I must use REGEX, true?

Not true.

I think a better solution is to parse each line into tokens and assign them to sensible variables. You need a solution that is less about string primitives and regex; more about objects and encapsulation.

I'd design a REST API that let me query for trains easily and return the response as JSON objects.

duffymo
  • 305,152
  • 44
  • 369
  • 561
0

First, you have to convert your bytearrays to str objects.

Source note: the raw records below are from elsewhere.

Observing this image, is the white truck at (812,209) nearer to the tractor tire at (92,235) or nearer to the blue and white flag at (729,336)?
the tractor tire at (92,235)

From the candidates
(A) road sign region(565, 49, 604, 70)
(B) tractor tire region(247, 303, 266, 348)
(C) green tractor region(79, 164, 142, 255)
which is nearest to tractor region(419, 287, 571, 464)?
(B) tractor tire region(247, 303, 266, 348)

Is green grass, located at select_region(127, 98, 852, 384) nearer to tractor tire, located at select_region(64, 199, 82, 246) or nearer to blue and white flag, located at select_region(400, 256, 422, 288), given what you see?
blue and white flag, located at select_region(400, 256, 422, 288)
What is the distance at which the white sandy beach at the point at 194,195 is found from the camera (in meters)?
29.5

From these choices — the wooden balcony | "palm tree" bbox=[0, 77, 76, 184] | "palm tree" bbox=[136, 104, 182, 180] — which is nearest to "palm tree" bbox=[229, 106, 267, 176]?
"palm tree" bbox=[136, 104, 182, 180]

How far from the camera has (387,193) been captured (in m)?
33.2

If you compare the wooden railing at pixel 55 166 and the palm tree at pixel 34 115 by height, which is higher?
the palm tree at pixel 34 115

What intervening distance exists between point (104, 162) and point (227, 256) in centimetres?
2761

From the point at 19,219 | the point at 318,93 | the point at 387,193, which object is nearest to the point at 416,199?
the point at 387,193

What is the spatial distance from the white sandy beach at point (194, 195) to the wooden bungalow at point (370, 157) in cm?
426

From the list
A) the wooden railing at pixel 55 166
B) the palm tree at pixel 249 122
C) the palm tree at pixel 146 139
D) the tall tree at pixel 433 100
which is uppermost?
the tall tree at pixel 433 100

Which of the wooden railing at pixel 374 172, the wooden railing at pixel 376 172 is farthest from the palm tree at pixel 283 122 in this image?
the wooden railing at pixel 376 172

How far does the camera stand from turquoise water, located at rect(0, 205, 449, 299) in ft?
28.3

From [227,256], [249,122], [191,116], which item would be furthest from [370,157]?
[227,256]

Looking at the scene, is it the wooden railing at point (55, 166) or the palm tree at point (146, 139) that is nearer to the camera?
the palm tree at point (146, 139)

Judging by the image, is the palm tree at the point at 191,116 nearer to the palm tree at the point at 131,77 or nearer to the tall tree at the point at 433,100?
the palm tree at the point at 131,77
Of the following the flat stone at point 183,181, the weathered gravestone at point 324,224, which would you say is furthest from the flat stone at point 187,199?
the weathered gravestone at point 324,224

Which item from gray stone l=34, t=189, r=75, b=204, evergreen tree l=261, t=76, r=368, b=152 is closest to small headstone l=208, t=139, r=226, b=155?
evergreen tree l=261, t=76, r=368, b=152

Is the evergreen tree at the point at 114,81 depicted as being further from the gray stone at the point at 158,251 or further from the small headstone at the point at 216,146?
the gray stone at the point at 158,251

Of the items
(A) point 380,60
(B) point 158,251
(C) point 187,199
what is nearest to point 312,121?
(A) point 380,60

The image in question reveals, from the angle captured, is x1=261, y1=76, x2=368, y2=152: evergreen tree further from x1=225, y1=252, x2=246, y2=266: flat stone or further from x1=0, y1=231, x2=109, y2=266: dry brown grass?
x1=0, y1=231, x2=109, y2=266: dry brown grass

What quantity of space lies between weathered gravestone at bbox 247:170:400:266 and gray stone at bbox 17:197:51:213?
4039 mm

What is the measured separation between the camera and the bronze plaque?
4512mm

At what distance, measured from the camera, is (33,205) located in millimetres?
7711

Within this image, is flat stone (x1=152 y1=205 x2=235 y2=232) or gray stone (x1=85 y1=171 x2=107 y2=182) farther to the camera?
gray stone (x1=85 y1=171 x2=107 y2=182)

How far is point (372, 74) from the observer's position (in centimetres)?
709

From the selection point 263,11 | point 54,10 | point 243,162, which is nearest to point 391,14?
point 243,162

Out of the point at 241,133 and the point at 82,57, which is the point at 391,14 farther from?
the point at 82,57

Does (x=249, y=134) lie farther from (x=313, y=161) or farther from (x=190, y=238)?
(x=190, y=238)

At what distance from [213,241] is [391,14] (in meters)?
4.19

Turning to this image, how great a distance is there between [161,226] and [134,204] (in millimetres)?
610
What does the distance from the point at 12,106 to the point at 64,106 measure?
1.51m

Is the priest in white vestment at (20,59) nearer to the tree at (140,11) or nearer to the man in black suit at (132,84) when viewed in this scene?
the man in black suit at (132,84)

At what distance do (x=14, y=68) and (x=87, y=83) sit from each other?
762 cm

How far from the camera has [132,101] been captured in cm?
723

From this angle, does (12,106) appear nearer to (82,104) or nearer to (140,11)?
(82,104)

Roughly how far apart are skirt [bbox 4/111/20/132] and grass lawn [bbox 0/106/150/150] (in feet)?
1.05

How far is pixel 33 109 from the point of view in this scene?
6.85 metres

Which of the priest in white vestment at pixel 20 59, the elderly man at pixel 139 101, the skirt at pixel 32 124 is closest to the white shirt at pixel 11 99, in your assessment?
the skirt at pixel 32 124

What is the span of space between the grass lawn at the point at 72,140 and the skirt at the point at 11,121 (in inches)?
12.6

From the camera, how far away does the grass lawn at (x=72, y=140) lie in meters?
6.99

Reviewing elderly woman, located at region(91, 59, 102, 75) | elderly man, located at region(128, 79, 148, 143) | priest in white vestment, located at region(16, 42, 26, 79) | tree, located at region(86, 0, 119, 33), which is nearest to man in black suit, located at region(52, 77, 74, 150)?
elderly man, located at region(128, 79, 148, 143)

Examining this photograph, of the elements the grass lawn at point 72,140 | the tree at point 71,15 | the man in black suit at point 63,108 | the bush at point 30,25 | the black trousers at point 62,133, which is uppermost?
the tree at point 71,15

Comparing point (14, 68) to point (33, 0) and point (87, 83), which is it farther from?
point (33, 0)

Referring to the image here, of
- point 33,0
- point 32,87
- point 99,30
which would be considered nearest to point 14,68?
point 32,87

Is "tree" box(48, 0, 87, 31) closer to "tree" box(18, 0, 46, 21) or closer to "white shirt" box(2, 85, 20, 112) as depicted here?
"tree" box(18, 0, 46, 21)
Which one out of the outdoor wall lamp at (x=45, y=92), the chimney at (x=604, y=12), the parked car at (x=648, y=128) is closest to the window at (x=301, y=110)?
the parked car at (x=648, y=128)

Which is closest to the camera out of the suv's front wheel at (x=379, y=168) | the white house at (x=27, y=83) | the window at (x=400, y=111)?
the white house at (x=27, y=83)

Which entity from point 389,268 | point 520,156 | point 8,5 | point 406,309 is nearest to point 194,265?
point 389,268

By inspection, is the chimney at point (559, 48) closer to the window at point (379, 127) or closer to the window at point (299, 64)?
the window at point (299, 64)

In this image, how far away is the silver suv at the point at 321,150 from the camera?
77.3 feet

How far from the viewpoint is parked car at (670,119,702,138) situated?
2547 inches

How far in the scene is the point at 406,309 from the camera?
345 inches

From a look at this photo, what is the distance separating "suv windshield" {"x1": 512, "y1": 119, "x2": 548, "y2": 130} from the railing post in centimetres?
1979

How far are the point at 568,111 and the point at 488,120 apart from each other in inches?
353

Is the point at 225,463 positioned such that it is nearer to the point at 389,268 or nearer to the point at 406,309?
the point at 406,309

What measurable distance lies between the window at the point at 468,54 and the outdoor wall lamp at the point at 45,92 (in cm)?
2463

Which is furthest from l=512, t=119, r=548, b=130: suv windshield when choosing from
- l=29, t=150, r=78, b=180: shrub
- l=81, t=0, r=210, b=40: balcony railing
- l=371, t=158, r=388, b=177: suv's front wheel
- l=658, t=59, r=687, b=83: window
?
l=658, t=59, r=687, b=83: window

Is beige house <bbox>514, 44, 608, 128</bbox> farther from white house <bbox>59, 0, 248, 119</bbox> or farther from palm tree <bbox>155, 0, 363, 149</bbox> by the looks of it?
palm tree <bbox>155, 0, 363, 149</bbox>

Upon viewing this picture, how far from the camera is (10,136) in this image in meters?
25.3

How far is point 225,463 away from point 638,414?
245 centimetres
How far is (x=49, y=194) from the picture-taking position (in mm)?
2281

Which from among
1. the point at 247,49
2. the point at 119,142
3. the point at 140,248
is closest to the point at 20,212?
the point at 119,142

With the examples you provided:

examples = [
    b'2097 - MILANO CENTRALE|2097-S01700\n',
    b'123 - ROMA TERMINI|123-S01358\n',
    b'123 - TREVIGLIO|123-S01703\n'
]

Assuming that format is:

[TRAIN_NAME]|[TRAIN_NAME_REPEATED]-[TRAIN_NUMBER]\n

We don't need any regexes, we can simply split entries by delimiters:

for example_bytes in examples:
    example = example_bytes.decode("utf-8").split("|")
    # example = ['2097 - MILANO CENTRALE', '2097-S01700\n']

    train_name = example[0]
    # train_name = '2097 - MILANO CENTRALE'

    train_number = example[1].split("-")[1]
    # train_number = 'S01358'

    A.append(train_name)
    B.append(train_number.rstrip())

Then to see the result:

print(A)
# ['2097 - MILANO CENTRALE', '123 - ROMA TERMINI', '123 - TREVIGLIO']
print(B)
# ['S01700', 'S01358', 'S01703']

If you don't want your entries to be repeated (if it's even possible), I'd suggest you using sets instead of lists.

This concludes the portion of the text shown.